*** Source information ***
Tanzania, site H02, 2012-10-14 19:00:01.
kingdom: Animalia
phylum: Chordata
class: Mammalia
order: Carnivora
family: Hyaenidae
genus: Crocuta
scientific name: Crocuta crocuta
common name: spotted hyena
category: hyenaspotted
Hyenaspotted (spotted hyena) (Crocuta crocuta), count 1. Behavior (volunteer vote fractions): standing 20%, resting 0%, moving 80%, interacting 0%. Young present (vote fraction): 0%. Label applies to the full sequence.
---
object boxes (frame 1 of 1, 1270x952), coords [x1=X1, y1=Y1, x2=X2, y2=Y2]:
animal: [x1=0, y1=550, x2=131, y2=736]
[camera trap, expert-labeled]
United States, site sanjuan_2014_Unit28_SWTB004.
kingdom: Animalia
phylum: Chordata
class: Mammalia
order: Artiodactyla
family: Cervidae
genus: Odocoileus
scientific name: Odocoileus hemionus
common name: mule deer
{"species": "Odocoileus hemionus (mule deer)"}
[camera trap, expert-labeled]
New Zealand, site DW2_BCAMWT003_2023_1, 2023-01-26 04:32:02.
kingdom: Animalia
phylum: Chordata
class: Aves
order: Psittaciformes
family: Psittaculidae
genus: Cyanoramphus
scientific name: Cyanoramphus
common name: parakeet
***
Each entry, exactly as written, should be set down once more.

[Answer to the problem]
Tanzania, site H02, 2012-10-14 19:00:01.
kingdom: Animalia
phylum: Chordata
class: Mammalia
order: Carnivora
family: Hyaenidae
genus: Crocuta
scientific name: Crocuta crocuta
common name: spotted hyena
category: hyenaspotted
Hyenaspotted (spotted hyena) (Crocuta crocuta), count 1. Behavior (volunteer vote fractions): standing 20%, resting 0%, moving 80%, interacting 0%. Young present (vote fraction): 0%. Label applies to the full sequence.
---
object boxes (frame 1 of 1, 1270x952), coords [x1=X1, y1=Y1, x2=X2, y2=Y2]:
animal: [x1=0, y1=550, x2=131, y2=736]
[camera trap, expert-labeled]
United States, site sanjuan_2014_Unit28_SWTB004.
kingdom: Animalia
phylum: Chordata
class: Mammalia
order: Artiodactyla
family: Cervidae
genus: Odocoileus
scientific name: Odocoileus hemionus
common name: mule deer
{"species": "Odocoileus hemionus (mule deer)"}
[camera trap, expert-labeled]
New Zealand, site DW2_BCAMWT003_2023_1, 2023-01-26 04:32:02.
kingdom: Animalia
phylum: Chordata
class: Aves
order: Psittaciformes
family: Psittaculidae
genus: Cyanoramphus
scientific name: Cyanoramphus
common name: parakeet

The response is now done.